Alex Dyke said breastfeeding was "unnatural" and "has to be stopped" in public during his phone-in show on BBC Radio Solent on 12 August.
An online petition was set up, which attracted more than 6,000 supporters, calling for him to be taken off air.
The broadcaster said it had made the decision to put Mr Dyke back on air "following serious consideration".
It added: "Alex has been told in no uncertain terms that his comments were unacceptable, and he has apologised for any offence caused on and off air."
Mr Dyke returns on Thursday. He last presented his show on 13 August, where he apologised on air for "any offence caused".
An alternative petition had been launched asking for Mr Dyke to be reinstated, though it has not received as many backers.
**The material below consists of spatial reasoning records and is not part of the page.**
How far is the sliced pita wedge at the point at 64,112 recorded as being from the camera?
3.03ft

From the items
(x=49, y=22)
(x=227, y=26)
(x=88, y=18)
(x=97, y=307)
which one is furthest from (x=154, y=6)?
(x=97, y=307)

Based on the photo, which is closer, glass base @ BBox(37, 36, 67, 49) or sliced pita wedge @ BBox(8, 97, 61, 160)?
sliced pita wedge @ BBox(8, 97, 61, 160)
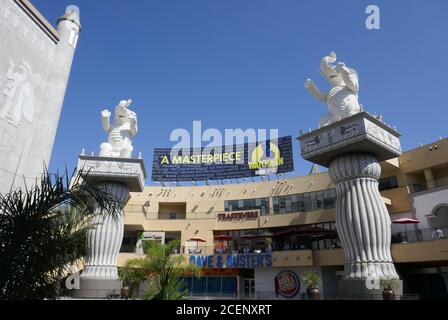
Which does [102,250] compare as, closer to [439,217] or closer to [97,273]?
[97,273]

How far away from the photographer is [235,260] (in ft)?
87.6

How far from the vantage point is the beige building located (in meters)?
20.5

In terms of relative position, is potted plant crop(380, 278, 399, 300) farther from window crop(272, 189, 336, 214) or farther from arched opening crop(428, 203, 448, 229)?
window crop(272, 189, 336, 214)

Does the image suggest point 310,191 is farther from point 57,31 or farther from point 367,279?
point 57,31

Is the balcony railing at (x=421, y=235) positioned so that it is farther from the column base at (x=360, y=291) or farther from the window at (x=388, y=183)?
the column base at (x=360, y=291)

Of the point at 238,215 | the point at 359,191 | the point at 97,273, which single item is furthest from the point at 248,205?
the point at 359,191

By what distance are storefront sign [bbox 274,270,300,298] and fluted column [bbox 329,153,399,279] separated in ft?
38.5

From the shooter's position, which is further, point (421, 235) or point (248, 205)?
point (248, 205)

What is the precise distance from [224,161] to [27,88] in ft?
97.3

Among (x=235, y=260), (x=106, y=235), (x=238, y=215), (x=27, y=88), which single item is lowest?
(x=235, y=260)

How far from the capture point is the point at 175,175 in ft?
123
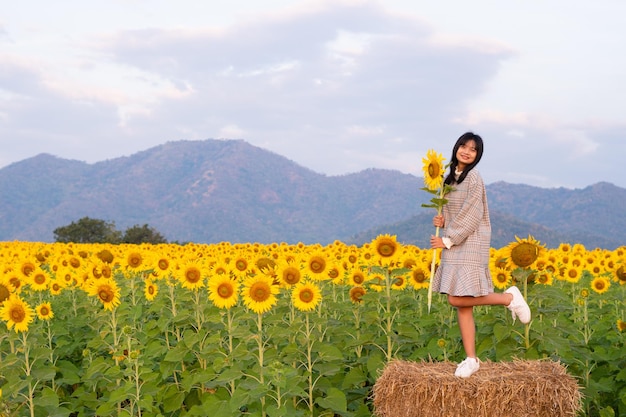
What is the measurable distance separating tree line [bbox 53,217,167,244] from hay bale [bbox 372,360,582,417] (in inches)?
2118

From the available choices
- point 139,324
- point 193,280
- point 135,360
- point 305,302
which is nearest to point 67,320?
point 139,324

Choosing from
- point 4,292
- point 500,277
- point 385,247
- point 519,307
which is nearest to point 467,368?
point 519,307

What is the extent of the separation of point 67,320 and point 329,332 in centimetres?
490

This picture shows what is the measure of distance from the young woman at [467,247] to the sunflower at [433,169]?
0.27m

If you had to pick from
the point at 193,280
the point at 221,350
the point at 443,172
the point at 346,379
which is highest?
the point at 443,172

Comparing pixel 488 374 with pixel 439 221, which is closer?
pixel 488 374

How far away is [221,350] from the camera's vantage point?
26.9 ft

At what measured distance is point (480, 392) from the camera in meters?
6.83

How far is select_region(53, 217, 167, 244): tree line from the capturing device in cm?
6059

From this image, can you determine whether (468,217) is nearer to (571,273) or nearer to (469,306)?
(469,306)

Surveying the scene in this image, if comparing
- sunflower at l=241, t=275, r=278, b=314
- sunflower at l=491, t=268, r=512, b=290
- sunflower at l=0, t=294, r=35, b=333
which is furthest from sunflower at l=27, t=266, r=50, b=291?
sunflower at l=491, t=268, r=512, b=290

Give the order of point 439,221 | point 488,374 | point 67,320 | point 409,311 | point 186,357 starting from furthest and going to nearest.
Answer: point 67,320
point 409,311
point 186,357
point 439,221
point 488,374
It reads: "Alex and his show just want to provoke a reaction to get the south talking.
"There are people in the Solent region that can't stand him but still phone in and rant at him."
His return drew a mixed response on Twitter.
Sarah Holmes wrote: "I'm all for presenters being controversial, but offensive, ignorant and frankly stupid is something else. He shouldn't be back."
MissMardell tweeted: "This is disgusting and to support someone who has such arcane views is beyond ridiculous as [is] the BBC to be honest."
However, Sam J suggested that "he shouldn't have been suspended in the first place".
Mr Dyke had asked callers to ring in about the "taboo subject" of breastfeeding in public during the programme, which is broadcast to parts of Hampshire and Dorset.
During the phone-in, Dyke said he blamed "Earth mothers... with the moustaches, the ones who work in libraries, the ones who wear hessian, the ones they're always on Radio 4 on Women's Hour, they are always pushing the boundaries and making us feel uncomfortable".
He added: "Breastfeeding is unnatural. It's the kind of thing that should be done in a quiet, private nursery.
"It was OK in the Stone Age when we knew no better, when people didn't have their own teeth... but now I just think a public area is not the place for it and fellas don't like it."